07 Abril 2021
0
0
0
s2sdefault
 
Johann Moritz Rugendas retratou a guerra entre luso-brasileiros e indígenas, Voyage Pittoresque dans le Brésil, 1835 (domínio público)

"Pouco se escreveu sobre a resistência indígena ao invasor europeu", escreveu Pedro Puntoni, professor livre-docente em História do Brasil Colonial pela Universidade de São Paulo (USP), em sua tese de doutorado, que virou o livro A Guerra dos Bárbaros: povos indígenas e a colonização do sertão Norte do Brasil, 1650-1720.

Mas a constatação não o desanimou. Ao contrário, fez com que pesquisasse por anos documentos administrativos referentes às mercês e promoções de funcionários da Coroa Portuguesa, assim como a contabilidade de fazendas, com o objetivo de esclarecer melhor os conflitos entre luso-brasileiros e indígenas na região que hoje afetaria sete estados brasileiros - Maranhão, Bahia, Piauí, Ceará, Rio Grande do Norte, Paraíba e Pernambuco.

O livro A Guerra dos Bárbaros, atualmente esgotado, é fonte importante para professores que abordam cultura e história indígenas em suas aulas. O Portal MultiRio conversou com o autor sobre a importância dos professores de Ensino Fundamental se aprofundarem no tema a fim de implementar a Lei 11.645.

Pedro Puntoni ressaltou que o ensino de História contribui para a construção de uma sociedade mais inclusiva. "Ter consciência de que nossa sociedade foi formada em um processo histórico de constante violência e destruição das sociedades indígenas, do seu genocídio, é importante para que o cidadão não apenas tenha um compromisso com a defesa dos direitos e da autonomia dos povos indígenas remanescentes, mas para perceber que a luta dos indígenas é também a nossa luta contra um Estado operador de um sistema extrativista, ecocida e colonizador. Sistema que tem explorado ao limite o povo brasileiro, com um projeto de destruição da nação", afirmou.

Informações históricas

Em A Guerra dos Bárbaros ficamos a par de que centenas de povos indígenas resistiram à expansão da América portuguesa no que é hoje as terras do semiárido do vale do rio São Francisco, território que se estende do leste do Maranhão até o norte da Bahia, passando por parte do Piauí, do Ceará, do Rio Grande do Norte, da Paraíba e de Pernambuco.

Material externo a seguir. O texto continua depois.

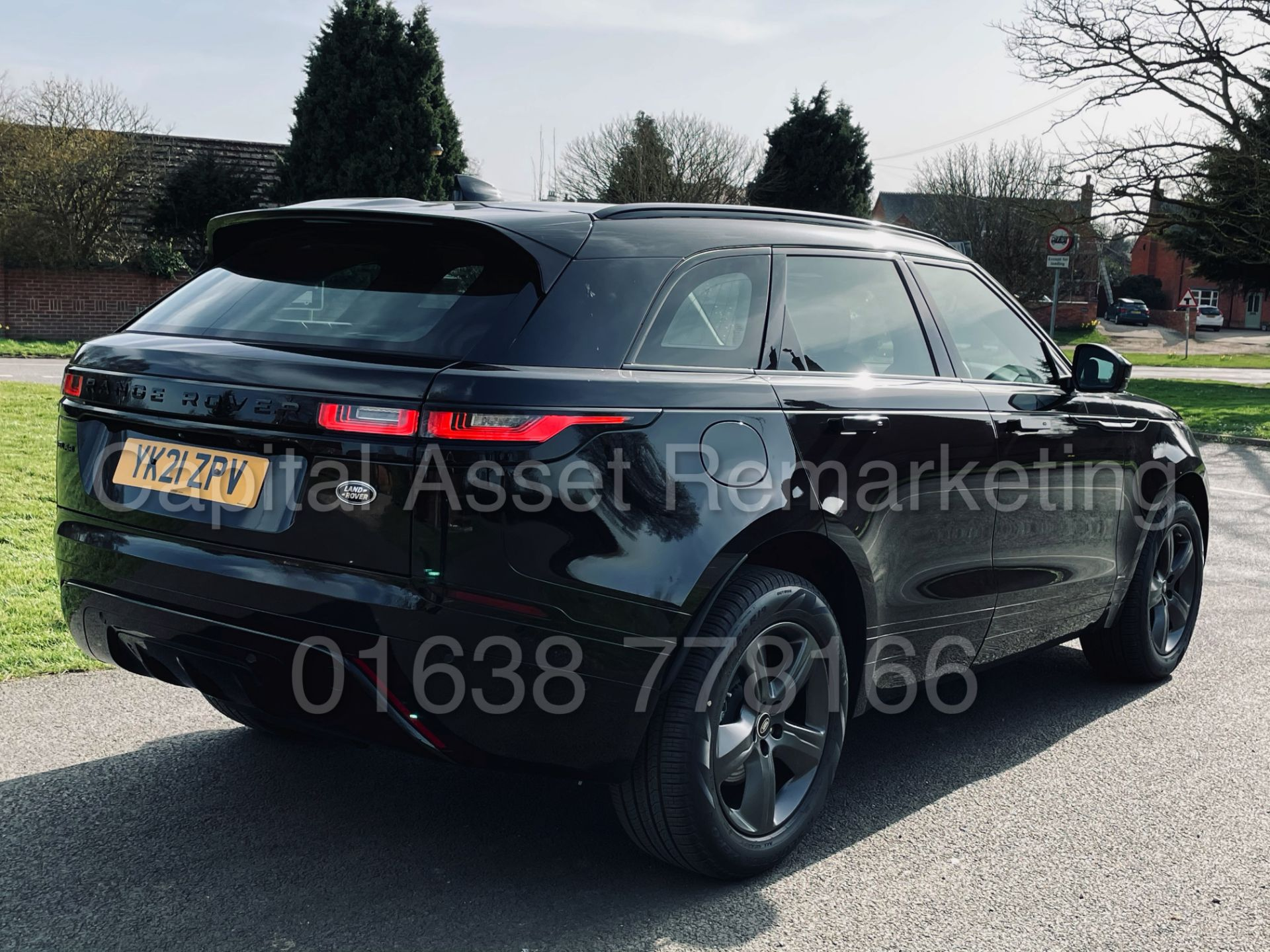 (On Sale) RANGE ROVER VELAR *R-DYNAMIC* SUV (2021) *8 SPEED AUTO - LEATHER* (DELIVERY MILES) - Image 12 of 50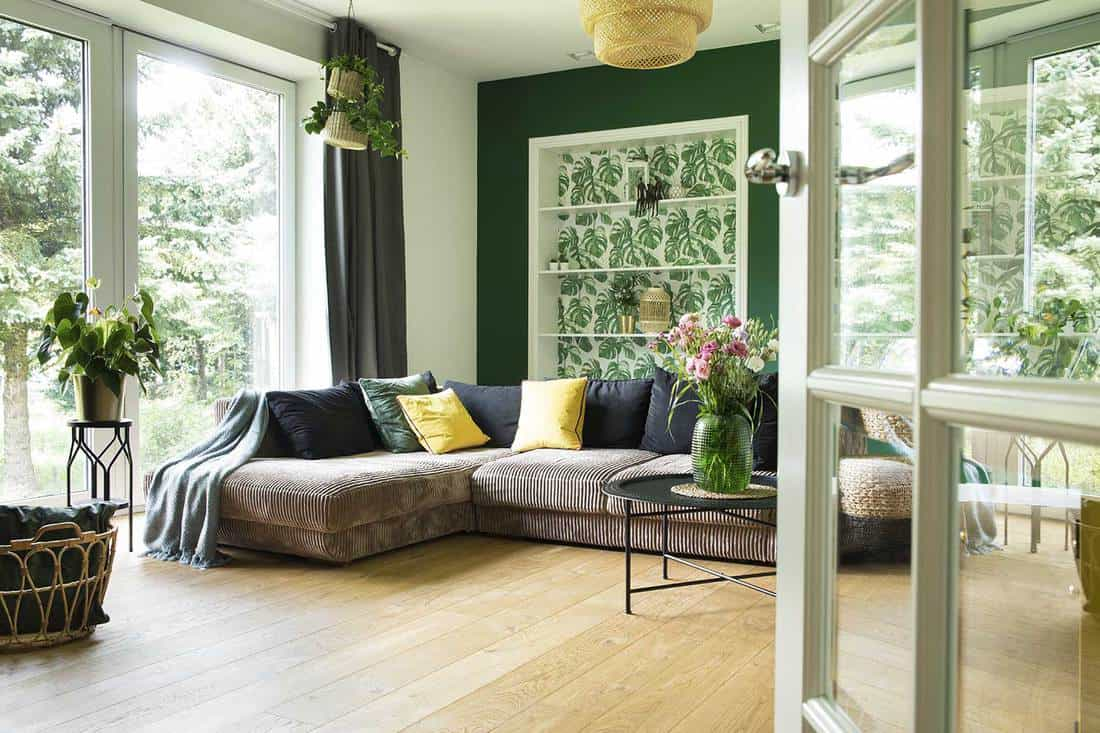 what curtains go with green walls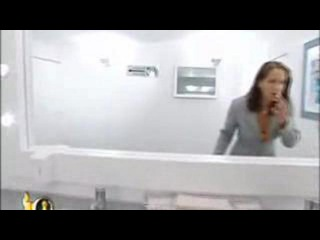 Прикол в женском туалете! Мега розыгрыш!!! Немцы рулят!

Os tapuias, denominação genérica dos povos indígenas do semiárido, não eram uma única nação, possuíam cerca de cem línguas diferentes, segundo padre Simão de Vasconcelos, no Crônica da Companhia de Jesus, de 1663. Apenas no Piauí, há registro de 37 nomes diferentes de grupos indígenas.

Albert Eckhout retratou indígena tapuia no século XVII (domínio público)

A ocupação do semiárido nordestino se deu por meio da pecuária extensiva de bovinos. Uma carta régia de 1701 proibia a criação de gado a menos de 10 léguas da costa do Brasil (cerca de 40 quilômetros). A pecuária ocupava grandes extensões de terra em um contexto de carência de recursos e o gado criado solto tornou-se fonte de satisfação das necessidades alimentares dos indígenas. Os conflitos, portanto, se davam basicamente devido à ocupação da terra.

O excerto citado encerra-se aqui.